An agent is a scheduled class in charge of initiating and dispatching work to a resource type handler:

  • ResourceMarkerAgent: Marks violating resources.
  • ResourceCleanerAgent: Cleans marked resources.
  • NotificationAgent: Ensures a notification is sent out to a resource owner.

Resource Type Handler

Handler's lifecycle: Mark -> Notify -> Delete.

Responsibilities include:

  • Retrieving upstream resources.
  • Marking resources violating rules.
  • Deleting a resource.

Work, Work, Work...

A single unit of work is scoped to a configuration that defines its granularity.

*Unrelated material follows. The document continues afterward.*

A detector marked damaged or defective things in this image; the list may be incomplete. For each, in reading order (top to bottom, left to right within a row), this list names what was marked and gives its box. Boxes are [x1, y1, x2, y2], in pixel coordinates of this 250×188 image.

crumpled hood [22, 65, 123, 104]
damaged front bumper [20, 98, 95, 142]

data class WorkConfiguration(
  val namespace: String, // ${cloudProvider:account.name:location:resourceTyoe}
  val account: Account,
  val location: String, // A region in aws, depends on what cloudProvider
  val cloudProvider: String,
  val resourceType: String,
  val retention: Int, // How many days swabbie will wait until deletion
  val exclusions: List<Exclusion>,
  val dryRun: Boolean = true,
  val entityTaggingEnabled: Boolean = false, //Controls
  val notificationConfiguration: NotificationConfiguration? = EmptyNotificationConfiguration(),
  val maxAge: Int = 14 // resources newer than the maxAge in days will be excluded
)

Work configuration is derived from the YAML configuration.

Marking resources for deletions & Redis

A marker agent operates on a unit of work by acquiring a simple lock to avoid operating on work in progress. The locking mechanism is backed by a distributed redis locking manager. The granularity of the lock name is $action:$workConfiguration.namespace.

locking:
  enabled: true
  maximumLockDurationMillis: 360000
  heartbeatRateMillis: 5000
  leaseDurationMillis: 30000

Scheduling the cleanup of resources is done by keeping an index of visited resources in a ZSET, using the projected deletion time as the score. Getting elements from the ZSET from -inf to now will return all resources ready to be deleted. Getting elements from the ZSET from 0.0 to +inf will return all currently marked resources.

Notifications

When resources are marked for deletion, a notification is sent to the owner. Resource owners are resolved using resolution strategies. Default strategy is getting the email field on the resource's application. The deletion of a resource will be adjusted when the notification is sent, respecting the retention days for the resource type.

Dry Run

This will ensure swabbie runs in dryRun, meaning no writes, nor any destructive action of the data will occur

swabbie:
  dryRun: true

It's also possible to turn on dryRun at a resource type level

Exclusion Policies

Resources can be excluded/opted out from consideration using exclusion policies.

  • ResourceExclusionPolicy: Excludes resources at runtime

Allowlisting

Allowlisting is part of the exclusion mechanism. When defined, only resources allowlisted will be considered, skipping everything else not allowed.